• [YOUR ASSIGNMENT]: Write out the line with "kingdom: Animalia" and each line after it to the end of the material, exactly as they appear and with nothing else.

EXTRACTED INFORMATION Block Start

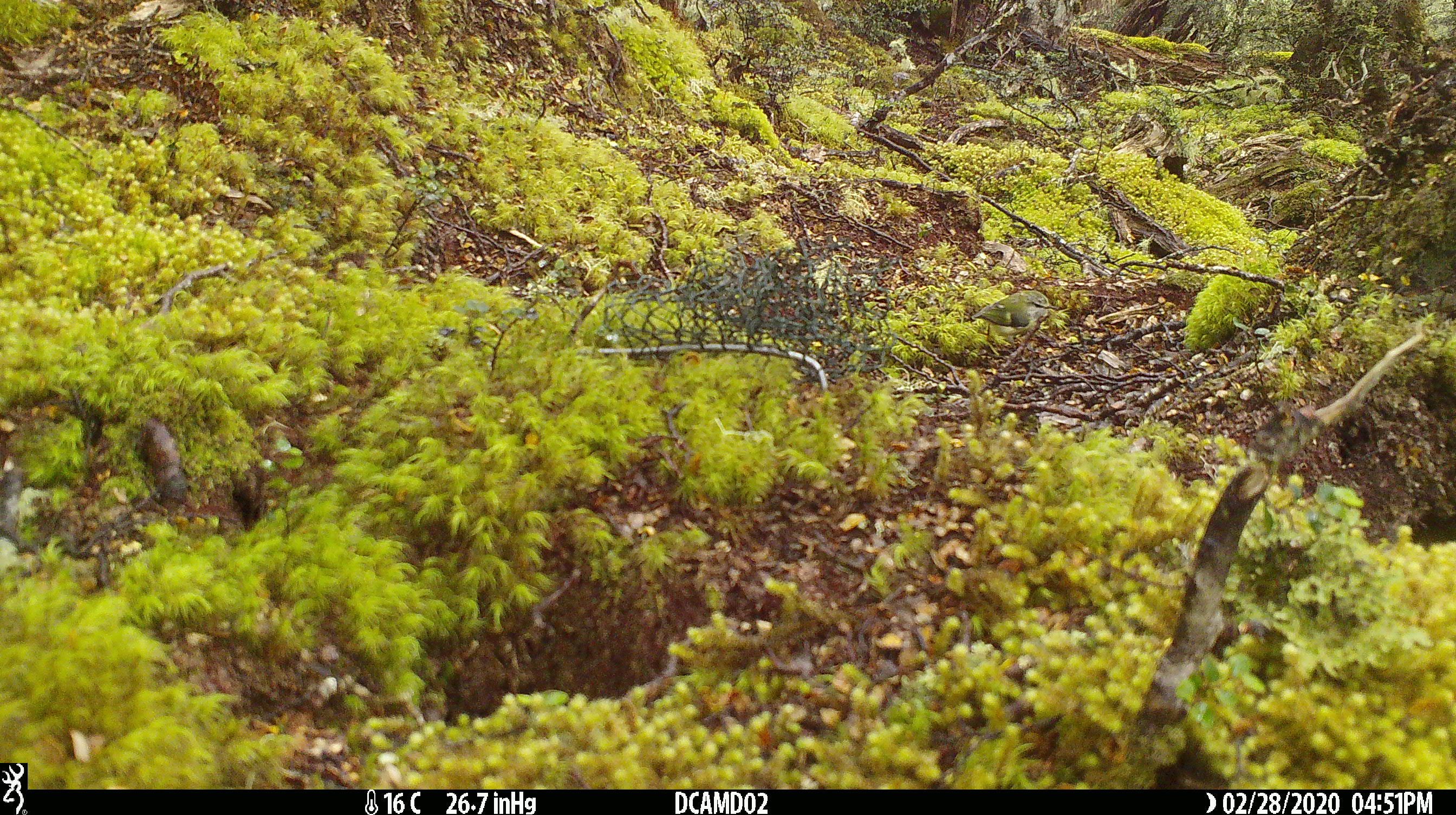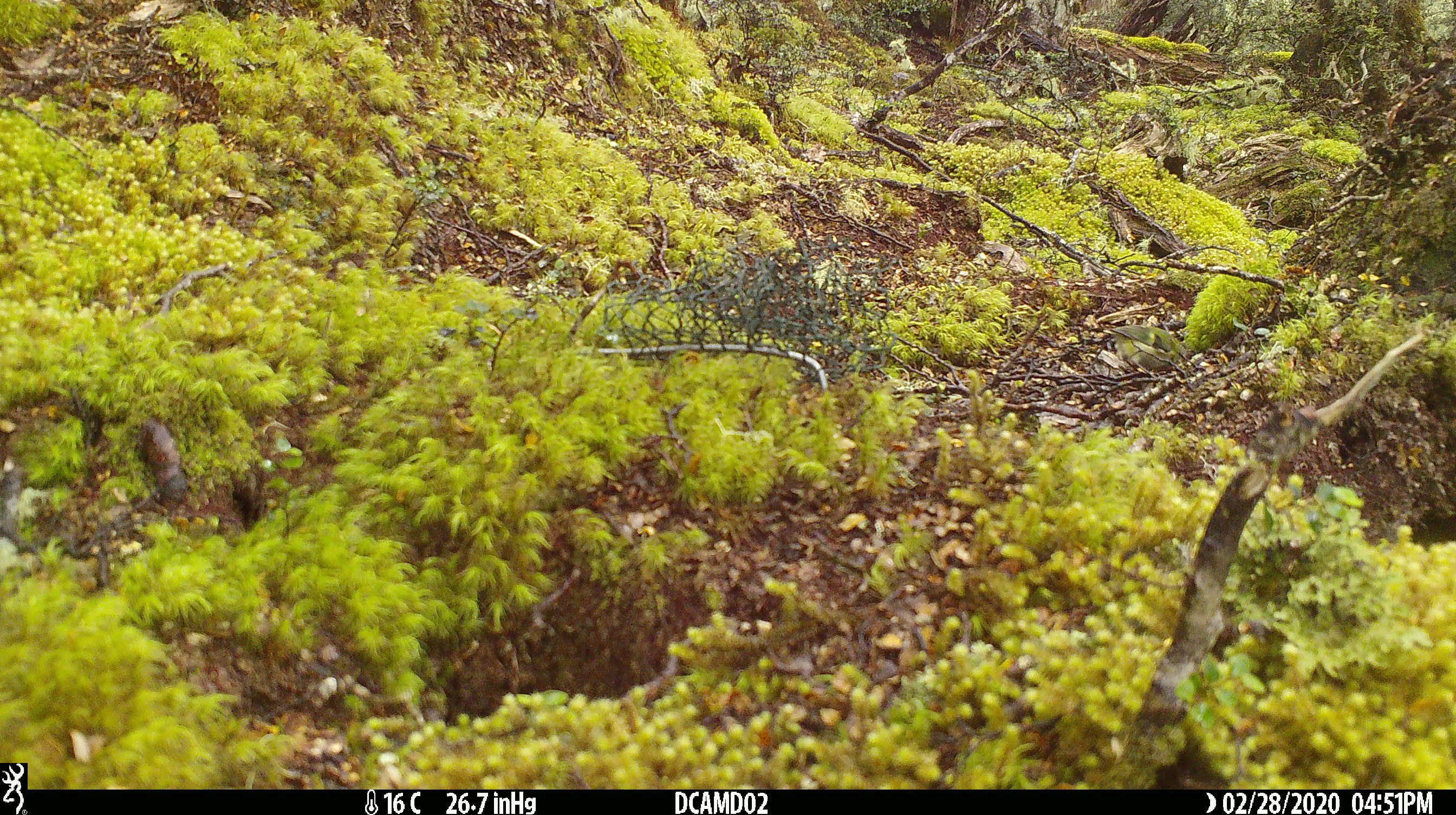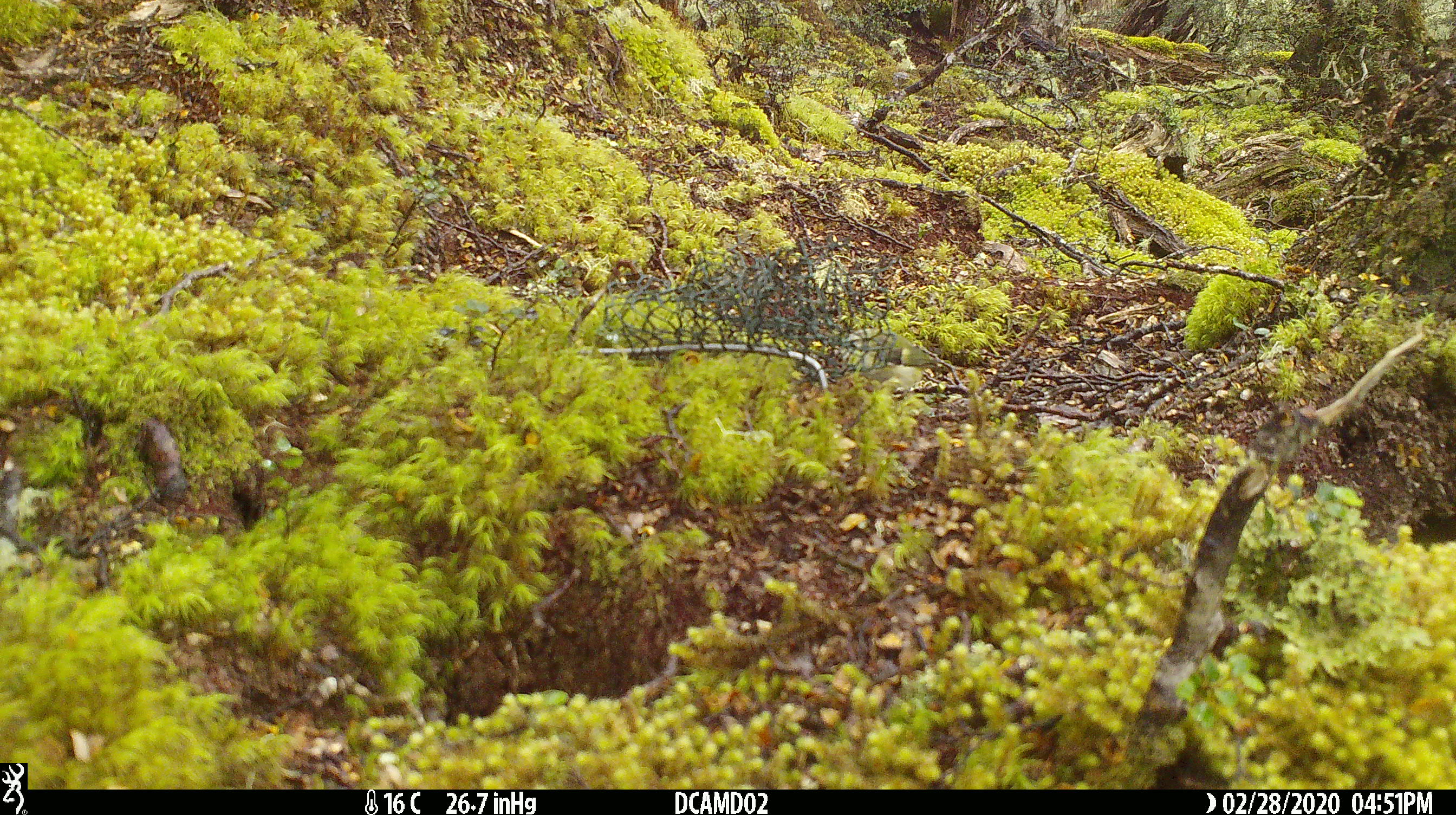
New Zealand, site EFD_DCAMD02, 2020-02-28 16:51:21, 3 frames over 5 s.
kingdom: Animalia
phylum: Chordata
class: Aves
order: Passeriformes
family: Acanthisittidae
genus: Acanthisitta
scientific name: Acanthisitta chloris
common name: rifleman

EXTRACTED INFORMATION Block End

• [RESULT OF THE EXERCISE]:
kingdom: Animalia
phylum: Chordata
class: Aves
order: Passeriformes
family: Acanthisittidae
genus: Acanthisitta
scientific name: Acanthisitta chloris
common name: rifleman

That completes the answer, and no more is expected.